__Consegna__
Trascrivi senza modifiche la parte del testo sulla migrazione italiana che si apre con le parole contenenti "E anche di questo" e si chiude con "strada a Londra.".

__Testo selezionato__
E anche di questo si parla nel testo con mio grande favore perché la migrazione, per tutti, è gioia e dolore, è vittoria ed è fallimento. E noi lo sappiamo bene da sacerdoti in primis quando raccogliamo gli sfoghi di chi vive situazioni difficili se non proprio tragiche. Ben vengano allora gli approfondimenti sugli italiani illegali in Australia, quelli che vivono in strada a Londra.
Il riconoscimento della cittadinanza è un tema caldo oggi. Questo Rapporto sottolinea l’importanza di un riconoscimento che non sia finalizzato all’uso e al consumo personale del possesso di un passaporto che apra le porte dell’Europa – anche se le vicende di Paesi che si trovano in situazioni gravi a livello politico ed economico come il Venezuela meritano attenzione costante e soprattutto lavoro per rispondere alle esigenze della comunità lì residente – ma all’esaltazione di una identità fortemente legata a un territorio in cui non solo ci si riconosce, nonostante non ci si è nati ma lo si conosce attraverso i racconti dei propri genitori o nonni e in cui si vorrebbe dare il proprio contributo concreto.

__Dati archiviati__
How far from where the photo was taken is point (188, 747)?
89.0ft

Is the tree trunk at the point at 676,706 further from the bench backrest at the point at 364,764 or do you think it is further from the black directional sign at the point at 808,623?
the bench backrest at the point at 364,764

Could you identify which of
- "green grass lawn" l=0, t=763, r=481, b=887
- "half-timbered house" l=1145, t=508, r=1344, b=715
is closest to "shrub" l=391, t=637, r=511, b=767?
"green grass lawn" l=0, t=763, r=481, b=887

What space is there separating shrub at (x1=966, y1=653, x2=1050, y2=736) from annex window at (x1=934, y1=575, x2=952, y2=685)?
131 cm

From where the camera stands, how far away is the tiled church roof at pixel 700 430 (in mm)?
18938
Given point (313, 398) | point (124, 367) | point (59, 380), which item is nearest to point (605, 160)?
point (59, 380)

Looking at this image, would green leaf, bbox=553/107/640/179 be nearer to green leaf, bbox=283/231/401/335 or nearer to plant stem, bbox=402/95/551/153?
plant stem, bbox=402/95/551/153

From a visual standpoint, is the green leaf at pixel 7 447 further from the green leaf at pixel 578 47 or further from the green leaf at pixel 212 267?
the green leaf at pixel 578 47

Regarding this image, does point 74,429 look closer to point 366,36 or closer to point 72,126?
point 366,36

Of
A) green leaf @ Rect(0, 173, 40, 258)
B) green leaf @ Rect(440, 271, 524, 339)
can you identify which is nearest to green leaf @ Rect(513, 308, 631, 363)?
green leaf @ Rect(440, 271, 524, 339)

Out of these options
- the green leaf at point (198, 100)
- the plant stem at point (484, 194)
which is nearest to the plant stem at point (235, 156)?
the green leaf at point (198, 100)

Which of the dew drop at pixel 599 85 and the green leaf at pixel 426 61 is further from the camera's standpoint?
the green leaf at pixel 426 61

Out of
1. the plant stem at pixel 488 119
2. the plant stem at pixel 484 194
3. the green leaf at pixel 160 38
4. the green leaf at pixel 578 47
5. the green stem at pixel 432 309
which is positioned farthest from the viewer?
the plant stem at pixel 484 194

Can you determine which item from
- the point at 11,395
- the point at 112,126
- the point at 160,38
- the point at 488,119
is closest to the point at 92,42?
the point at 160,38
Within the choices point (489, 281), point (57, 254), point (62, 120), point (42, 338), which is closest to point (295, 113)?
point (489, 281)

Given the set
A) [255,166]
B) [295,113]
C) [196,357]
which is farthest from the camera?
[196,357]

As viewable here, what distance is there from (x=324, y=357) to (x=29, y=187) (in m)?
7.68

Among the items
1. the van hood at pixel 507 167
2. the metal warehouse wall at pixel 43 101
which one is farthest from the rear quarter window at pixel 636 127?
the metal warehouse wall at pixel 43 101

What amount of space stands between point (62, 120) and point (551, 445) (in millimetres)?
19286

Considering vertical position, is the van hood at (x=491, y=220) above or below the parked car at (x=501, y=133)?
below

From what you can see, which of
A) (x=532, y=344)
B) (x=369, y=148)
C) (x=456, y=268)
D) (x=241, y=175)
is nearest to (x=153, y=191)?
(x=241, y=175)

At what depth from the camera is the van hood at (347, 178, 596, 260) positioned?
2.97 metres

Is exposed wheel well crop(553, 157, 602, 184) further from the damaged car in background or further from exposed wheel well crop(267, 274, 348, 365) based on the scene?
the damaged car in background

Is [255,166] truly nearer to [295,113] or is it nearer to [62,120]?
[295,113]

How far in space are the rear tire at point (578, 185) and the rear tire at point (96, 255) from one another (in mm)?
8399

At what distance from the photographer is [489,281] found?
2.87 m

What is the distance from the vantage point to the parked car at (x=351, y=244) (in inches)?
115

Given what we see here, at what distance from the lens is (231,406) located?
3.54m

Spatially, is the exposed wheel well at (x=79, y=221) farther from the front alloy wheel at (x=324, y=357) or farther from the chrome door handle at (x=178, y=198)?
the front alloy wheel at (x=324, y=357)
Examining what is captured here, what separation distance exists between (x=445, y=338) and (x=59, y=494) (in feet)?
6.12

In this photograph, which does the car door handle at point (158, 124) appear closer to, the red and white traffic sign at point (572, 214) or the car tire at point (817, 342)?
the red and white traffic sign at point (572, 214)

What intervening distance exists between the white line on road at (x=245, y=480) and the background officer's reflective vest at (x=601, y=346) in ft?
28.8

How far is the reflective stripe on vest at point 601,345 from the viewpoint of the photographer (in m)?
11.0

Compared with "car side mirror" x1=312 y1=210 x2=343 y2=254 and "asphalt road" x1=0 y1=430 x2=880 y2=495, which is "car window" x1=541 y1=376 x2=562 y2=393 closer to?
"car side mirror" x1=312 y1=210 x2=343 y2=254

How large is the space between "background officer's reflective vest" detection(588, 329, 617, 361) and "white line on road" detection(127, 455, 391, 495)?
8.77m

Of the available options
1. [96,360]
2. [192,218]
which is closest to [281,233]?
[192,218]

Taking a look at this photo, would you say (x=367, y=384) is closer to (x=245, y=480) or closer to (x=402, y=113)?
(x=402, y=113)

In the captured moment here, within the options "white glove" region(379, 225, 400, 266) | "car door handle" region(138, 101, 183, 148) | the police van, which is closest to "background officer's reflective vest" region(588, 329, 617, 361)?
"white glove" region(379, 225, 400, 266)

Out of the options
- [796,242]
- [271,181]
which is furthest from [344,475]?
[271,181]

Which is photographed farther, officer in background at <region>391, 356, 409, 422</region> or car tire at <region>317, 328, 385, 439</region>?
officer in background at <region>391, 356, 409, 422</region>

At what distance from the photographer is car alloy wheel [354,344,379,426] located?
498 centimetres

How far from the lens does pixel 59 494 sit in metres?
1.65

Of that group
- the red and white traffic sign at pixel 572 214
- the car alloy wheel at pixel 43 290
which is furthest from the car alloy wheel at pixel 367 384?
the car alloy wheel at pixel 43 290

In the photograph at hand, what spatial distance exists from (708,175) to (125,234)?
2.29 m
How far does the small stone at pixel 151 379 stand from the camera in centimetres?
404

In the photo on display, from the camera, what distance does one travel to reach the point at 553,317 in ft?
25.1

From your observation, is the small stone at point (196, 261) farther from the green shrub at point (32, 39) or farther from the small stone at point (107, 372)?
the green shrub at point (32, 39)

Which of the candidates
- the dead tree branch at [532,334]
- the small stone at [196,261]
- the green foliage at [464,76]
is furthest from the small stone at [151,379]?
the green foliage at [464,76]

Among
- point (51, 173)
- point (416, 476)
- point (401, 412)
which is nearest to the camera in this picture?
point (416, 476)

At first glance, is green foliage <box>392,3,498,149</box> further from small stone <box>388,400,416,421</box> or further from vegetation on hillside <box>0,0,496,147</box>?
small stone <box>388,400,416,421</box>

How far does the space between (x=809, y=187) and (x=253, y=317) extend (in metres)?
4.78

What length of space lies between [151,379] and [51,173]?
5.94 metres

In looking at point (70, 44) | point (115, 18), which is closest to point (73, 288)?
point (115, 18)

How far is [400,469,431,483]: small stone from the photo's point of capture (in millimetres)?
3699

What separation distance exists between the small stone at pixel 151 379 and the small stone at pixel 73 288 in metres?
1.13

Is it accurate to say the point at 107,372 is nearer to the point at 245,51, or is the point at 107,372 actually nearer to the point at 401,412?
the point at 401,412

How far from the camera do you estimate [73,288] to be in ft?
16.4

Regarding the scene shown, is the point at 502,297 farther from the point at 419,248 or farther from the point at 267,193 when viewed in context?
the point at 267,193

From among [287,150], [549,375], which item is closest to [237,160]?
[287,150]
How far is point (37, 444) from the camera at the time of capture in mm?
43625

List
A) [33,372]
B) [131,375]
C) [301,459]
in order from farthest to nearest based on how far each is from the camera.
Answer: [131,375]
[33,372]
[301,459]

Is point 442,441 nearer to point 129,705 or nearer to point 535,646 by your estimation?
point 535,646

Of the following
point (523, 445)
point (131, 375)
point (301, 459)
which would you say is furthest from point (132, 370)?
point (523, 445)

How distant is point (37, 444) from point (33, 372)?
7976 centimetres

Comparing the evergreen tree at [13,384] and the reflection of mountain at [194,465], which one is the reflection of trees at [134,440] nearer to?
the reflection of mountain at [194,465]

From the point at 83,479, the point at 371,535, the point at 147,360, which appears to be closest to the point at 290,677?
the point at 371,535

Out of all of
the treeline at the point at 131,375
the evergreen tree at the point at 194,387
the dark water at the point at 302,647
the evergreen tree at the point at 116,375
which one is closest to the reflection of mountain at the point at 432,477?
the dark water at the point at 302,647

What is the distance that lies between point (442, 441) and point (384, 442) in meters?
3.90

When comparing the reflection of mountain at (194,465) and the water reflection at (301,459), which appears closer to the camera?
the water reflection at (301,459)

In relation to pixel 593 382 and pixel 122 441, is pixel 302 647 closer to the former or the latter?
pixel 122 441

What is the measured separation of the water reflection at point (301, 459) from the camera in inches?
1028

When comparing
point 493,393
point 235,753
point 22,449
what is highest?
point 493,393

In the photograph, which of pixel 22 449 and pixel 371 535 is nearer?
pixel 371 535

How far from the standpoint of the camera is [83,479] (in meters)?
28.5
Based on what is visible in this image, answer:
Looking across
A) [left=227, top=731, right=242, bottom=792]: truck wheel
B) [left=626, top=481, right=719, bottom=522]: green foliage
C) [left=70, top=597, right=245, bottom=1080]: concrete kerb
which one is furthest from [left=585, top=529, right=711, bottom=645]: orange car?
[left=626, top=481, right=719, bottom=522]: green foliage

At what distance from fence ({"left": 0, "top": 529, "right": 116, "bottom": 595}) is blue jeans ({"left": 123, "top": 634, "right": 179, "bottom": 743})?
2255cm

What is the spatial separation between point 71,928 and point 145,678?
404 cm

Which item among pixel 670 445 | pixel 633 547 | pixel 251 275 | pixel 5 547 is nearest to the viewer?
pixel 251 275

__Soluzione__
E anche di questo si parla nel testo con mio grande favore perché la migrazione, per tutti, è gioia e dolore, è vittoria ed è fallimento. E noi lo sappiamo bene da sacerdoti in primis quando raccogliamo gli sfoghi di chi vive situazioni difficili se non proprio tragiche. Ben vengano allora gli approfondimenti sugli italiani illegali in Australia, quelli che vivono in strada a Londra.